Caption-style text data:
========
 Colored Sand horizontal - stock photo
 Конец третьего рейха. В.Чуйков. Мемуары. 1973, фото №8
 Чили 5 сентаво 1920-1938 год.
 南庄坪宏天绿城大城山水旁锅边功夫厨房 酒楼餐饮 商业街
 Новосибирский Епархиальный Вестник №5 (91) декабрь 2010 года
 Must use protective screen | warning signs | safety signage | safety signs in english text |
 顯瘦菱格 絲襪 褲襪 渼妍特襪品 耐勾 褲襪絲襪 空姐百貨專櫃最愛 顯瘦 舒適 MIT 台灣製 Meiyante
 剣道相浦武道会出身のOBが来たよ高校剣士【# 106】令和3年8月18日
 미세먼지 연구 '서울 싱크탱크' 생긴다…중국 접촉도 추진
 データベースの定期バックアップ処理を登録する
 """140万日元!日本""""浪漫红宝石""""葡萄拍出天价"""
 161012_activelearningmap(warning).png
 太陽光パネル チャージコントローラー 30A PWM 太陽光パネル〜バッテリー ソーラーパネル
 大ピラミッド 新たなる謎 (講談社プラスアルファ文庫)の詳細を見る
========
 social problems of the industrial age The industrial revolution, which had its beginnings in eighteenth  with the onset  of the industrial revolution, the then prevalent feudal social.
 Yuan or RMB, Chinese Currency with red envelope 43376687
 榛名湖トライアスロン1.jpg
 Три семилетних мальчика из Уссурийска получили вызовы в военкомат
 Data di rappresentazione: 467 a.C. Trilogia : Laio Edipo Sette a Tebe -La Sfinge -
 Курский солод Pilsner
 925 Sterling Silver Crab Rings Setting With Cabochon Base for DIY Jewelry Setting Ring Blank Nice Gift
========
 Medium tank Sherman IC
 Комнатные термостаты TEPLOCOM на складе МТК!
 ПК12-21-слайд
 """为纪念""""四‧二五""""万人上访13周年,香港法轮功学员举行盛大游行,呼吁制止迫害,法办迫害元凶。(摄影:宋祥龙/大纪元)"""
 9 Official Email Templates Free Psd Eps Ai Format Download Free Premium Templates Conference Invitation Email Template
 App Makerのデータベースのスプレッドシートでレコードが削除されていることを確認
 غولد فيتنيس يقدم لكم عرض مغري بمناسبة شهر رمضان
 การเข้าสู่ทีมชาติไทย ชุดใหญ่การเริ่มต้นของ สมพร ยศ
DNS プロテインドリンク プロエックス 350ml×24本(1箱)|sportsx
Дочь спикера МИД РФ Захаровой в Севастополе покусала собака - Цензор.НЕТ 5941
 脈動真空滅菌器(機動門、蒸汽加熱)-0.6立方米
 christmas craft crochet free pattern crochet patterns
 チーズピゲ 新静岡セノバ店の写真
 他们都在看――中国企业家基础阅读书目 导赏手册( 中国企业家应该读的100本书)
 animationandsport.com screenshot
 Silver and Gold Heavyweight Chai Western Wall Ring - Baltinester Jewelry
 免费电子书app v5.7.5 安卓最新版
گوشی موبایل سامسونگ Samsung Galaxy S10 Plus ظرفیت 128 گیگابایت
========
■ **ASSIGNED TASK**: Print again the lines of the entries above that fall between the line holding "Чили 5 сентаво 1920-1938 год." and the line holding "大ピラミッド 新たなる謎 (講談社プラスアルファ文庫)の詳細を見る", inclusive, exactly as they stand.

■ **ANSWER TO THE EXERCISE**:
 Чили 5 сентаво 1920-1938 год.
 南庄坪宏天绿城大城山水旁锅边功夫厨房 酒楼餐饮 商业街
 Новосибирский Епархиальный Вестник №5 (91) декабрь 2010 года
 Must use protective screen | warning signs | safety signage | safety signs in english text |
 顯瘦菱格 絲襪 褲襪 渼妍特襪品 耐勾 褲襪絲襪 空姐百貨專櫃最愛 顯瘦 舒適 MIT 台灣製 Meiyante
 剣道相浦武道会出身のOBが来たよ高校剣士【# 106】令和3年8月18日
 미세먼지 연구 '서울 싱크탱크' 생긴다…중국 접촉도 추진
 データベースの定期バックアップ処理を登録する
 """140万日元!日本""""浪漫红宝石""""葡萄拍出天价"""
 161012_activelearningmap(warning).png
 太陽光パネル チャージコントローラー 30A PWM 太陽光パネル〜バッテリー ソーラーパネル
 大ピラミッド 新たなる謎 (講談社プラスアルファ文庫)の詳細を見る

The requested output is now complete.